• PÁGINA:
********

17 de diciembre de 2010

Marcos Sastre sobre el seibo

 


El ombú de nuestras costas y el seibo de nuestros ríos son los primeros objetos que hieren la vista del extranjero que desde lejanas tierras viene en busca del metal precioso que da nombre a estas regiones. ¡Dos árboles estériles por única muestra de las producciones del Río de la Plata, a las ávidas miradas de los peregrinos que pisan, llenos de esperanza, la nueva Canaan, la tierra de leche y miel, prometida a su infortunio! ¡Qué inesperada desilución! ¡Qué desencantos! Dos árboles improductivos, ¿cómo pueden anunciar el suelo más feraz, el clima más hermoso de los dos mundos?

********

• DATOS PROPORCIONADOS:
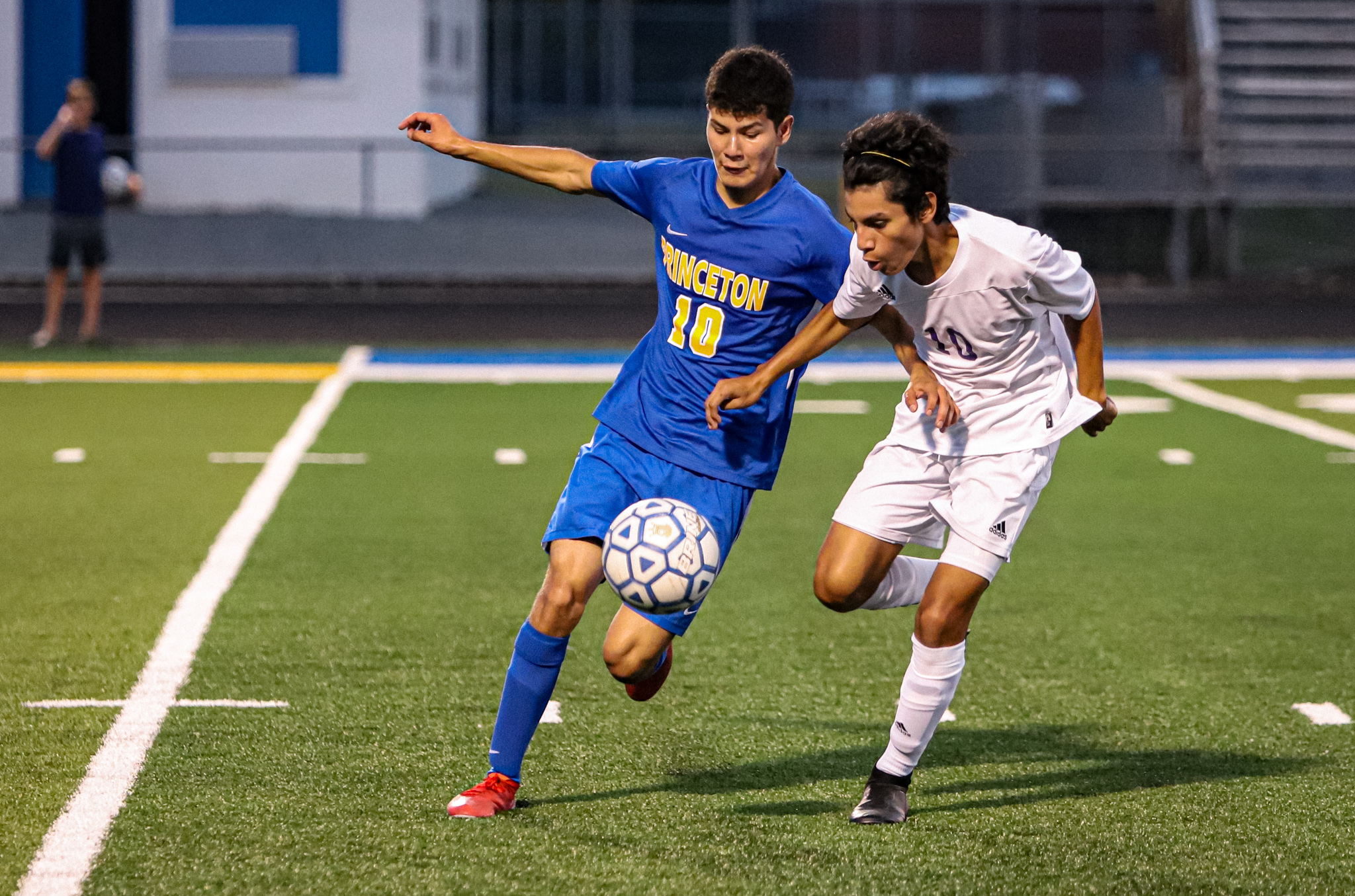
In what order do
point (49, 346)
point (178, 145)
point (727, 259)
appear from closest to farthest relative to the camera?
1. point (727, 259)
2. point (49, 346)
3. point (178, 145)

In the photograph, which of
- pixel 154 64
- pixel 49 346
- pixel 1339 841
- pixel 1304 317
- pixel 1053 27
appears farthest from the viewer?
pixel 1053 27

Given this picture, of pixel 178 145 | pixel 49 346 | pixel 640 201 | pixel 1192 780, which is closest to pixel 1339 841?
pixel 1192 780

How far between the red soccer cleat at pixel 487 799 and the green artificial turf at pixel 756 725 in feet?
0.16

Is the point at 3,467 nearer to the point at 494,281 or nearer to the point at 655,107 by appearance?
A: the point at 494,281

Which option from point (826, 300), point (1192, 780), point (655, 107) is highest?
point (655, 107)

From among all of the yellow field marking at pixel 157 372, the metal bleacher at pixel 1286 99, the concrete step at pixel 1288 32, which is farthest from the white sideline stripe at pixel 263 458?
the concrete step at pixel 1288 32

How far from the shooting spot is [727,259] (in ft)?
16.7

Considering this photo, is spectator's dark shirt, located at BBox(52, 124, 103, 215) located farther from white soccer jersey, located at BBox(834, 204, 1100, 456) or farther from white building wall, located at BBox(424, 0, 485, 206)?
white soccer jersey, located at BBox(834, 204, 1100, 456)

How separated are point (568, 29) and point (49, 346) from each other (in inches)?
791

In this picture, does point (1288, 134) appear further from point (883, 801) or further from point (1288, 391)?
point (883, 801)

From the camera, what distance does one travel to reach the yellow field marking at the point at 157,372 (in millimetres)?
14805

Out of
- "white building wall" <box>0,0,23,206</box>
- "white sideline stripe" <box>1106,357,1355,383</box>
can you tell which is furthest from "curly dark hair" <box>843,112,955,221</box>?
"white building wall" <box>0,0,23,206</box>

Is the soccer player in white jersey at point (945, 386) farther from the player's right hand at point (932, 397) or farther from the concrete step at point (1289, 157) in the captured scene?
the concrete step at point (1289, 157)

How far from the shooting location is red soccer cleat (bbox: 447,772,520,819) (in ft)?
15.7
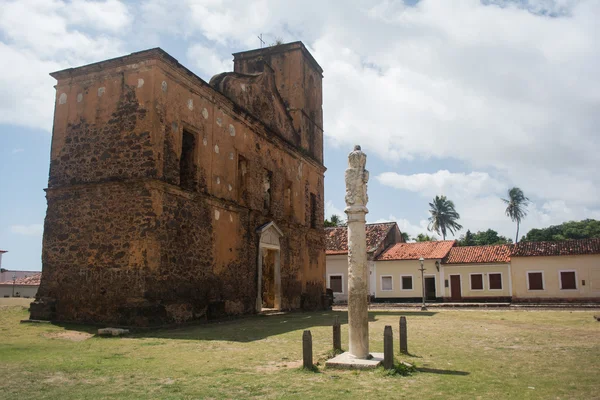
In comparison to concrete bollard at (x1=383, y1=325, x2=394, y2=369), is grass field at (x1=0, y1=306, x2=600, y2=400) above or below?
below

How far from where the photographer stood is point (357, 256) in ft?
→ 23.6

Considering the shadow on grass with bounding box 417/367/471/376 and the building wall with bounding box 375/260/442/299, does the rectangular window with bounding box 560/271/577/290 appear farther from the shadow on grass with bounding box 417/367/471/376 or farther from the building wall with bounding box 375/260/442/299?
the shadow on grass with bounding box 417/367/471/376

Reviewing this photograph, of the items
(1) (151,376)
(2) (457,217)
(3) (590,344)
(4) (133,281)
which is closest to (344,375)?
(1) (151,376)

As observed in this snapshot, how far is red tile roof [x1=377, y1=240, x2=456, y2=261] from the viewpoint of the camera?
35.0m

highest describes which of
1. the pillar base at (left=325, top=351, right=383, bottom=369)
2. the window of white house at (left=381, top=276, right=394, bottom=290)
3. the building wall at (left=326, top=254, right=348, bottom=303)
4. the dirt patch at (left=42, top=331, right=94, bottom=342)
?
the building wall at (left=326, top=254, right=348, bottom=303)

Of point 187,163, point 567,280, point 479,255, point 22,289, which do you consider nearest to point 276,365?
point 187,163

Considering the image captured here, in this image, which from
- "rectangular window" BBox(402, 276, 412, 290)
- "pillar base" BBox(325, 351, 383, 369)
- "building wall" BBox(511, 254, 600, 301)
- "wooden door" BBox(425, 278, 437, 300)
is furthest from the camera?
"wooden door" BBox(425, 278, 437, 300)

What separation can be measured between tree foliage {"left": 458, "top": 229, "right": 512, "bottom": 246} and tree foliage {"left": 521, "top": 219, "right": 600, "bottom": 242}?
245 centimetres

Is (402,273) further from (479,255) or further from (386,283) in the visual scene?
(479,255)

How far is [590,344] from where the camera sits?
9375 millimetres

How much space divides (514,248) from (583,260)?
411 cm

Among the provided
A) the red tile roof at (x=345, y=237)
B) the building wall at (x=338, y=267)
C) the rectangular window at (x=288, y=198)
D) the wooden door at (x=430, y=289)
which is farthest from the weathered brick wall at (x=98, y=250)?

********

• TAREAS:
a) Copia todas las oraciones exclamativas del fragmento sobre el seibo.
b) Prosigue el fragmento sobre el seibo a partir de su última oración.
Las líneas no intervienen en esto.

• RESULTADOS:
a)
¡Dos árboles estériles por única muestra de las producciones del Río de la Plata, a las ávidas miradas de los peregrinos que pisan, llenos de esperanza, la nueva Canaan, la tierra de leche y miel, prometida a su infortunio!
¡Qué inesperada desilución!
¡Qué desencantos!

b)
Pero que penetre el extranjero en nuestras pampas que producen el oro en verdes hebras: que penetre en nuestras islas que vuelven en pomas de oro las simientes confiadas a su seno; y sabrá estimar aquel árbol magnifico que, después de haberle servido de norte para llegar al puerto deseado, le ofrece fresca sombra y seguro albergue en medio de los prados píngües que le han de dar la anhelada opulencia sin más trabajo que el cuidado de un rebaño: y sabrá estimar aquel otro árbol florido que prepara el terreno fertilísimo que le dará la riqueza en retorno de un poco de industria y de sudor.
El ombú es el árbol del pueblo pastor, a quien ofrece sombra y casa en medio de las vastas dehesas que alimentan sus ganados.
El seibo es el árbol del pueblo labrador, para quien prepara el suelo fértil, surcado de canales navegables; y los materiales para improvisar su choza, sus muebles y su barquilla.
El ombú incita al pastor a dejar sus habitudes nómadas, brindándole un asilo cómodo, grato y bello. El seibo contribuye a estrechar la sociedad humana y acelerar su progreso, preparando un terreno capaz de una densa población.
Para eso los creó la Providencia, diseminando al uno por las pampas, y agrupando al otro sobre los ríos. ¡Singular armonía entre dos vegetales de tan distinta naturaleza como el seibo y el ombú, y de ambos, árboles estériles, con la civilización humana.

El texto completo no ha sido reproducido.